Seharusnya eskalasi tekanan terus-menerus ini bisa membuat israel menghentikan kejahatannya, setidaknya untuk sementara. Seharusnya, sebenci apapun israel kepada Palestina, tekanan akan terlalu besar sehingga ia tidak mampu melanjutkan operasi militernya dan memberikan waktu bernafas bagi rakyat Palestina.

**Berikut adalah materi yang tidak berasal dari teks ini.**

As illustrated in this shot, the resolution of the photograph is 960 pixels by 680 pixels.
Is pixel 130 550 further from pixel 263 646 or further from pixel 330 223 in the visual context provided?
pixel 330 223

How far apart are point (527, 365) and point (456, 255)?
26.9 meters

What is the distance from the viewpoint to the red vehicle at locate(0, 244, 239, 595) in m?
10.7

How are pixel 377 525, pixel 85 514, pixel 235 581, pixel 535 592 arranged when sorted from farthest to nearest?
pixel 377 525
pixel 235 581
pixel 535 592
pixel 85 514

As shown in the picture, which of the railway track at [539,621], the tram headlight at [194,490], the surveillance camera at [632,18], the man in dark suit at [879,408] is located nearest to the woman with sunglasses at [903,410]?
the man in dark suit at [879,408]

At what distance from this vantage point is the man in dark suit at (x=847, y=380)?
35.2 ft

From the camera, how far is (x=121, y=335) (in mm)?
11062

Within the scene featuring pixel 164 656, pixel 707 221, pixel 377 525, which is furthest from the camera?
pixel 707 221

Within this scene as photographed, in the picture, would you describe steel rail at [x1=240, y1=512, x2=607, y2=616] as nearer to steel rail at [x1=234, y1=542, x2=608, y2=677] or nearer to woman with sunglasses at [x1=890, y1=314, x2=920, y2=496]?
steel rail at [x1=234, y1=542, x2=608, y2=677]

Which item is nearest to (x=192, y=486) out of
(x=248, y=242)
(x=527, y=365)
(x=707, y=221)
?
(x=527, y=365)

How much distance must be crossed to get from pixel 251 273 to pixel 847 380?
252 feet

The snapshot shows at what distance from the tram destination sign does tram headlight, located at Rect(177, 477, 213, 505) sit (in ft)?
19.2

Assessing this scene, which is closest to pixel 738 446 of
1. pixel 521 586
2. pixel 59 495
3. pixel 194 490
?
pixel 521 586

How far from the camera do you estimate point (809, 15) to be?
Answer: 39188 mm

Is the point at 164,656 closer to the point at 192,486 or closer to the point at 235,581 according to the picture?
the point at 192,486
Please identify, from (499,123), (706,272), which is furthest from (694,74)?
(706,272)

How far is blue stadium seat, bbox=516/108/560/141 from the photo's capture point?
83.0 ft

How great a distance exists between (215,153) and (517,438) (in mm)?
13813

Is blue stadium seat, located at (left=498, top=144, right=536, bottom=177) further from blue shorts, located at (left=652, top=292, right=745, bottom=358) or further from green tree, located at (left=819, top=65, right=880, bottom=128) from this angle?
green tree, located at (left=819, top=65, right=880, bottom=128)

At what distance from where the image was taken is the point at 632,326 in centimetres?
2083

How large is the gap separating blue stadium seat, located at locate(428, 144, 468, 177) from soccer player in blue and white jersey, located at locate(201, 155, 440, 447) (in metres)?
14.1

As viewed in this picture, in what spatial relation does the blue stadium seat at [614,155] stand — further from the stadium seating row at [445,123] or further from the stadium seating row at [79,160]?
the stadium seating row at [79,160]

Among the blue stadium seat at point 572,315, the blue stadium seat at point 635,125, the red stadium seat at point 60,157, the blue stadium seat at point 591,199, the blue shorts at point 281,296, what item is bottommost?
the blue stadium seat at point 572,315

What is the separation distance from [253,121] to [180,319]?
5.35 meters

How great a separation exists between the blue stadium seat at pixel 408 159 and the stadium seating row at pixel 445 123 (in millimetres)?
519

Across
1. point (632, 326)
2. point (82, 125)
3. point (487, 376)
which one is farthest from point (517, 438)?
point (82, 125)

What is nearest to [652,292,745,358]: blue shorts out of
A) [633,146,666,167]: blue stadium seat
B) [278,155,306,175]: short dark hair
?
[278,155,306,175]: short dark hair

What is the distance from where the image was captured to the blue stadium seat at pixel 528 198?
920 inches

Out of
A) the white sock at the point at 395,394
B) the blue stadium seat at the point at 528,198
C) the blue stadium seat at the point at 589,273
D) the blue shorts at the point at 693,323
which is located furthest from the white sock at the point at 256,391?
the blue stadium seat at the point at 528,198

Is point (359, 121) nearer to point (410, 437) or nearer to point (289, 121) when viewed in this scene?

Akan tetapi, jika negara-negara adidaya yaitu Amerika Serikat dan Britania Raya hanya lip service mengutuk tapi tetap mendukung dana dan logistik militer pada israel, maka jangan-jangan benar yang dikatakan oleh Dr. M. Amirullah M. Oktaufik: “kalau ada kata ‘seharusnya’, berarti ‘tidak’”.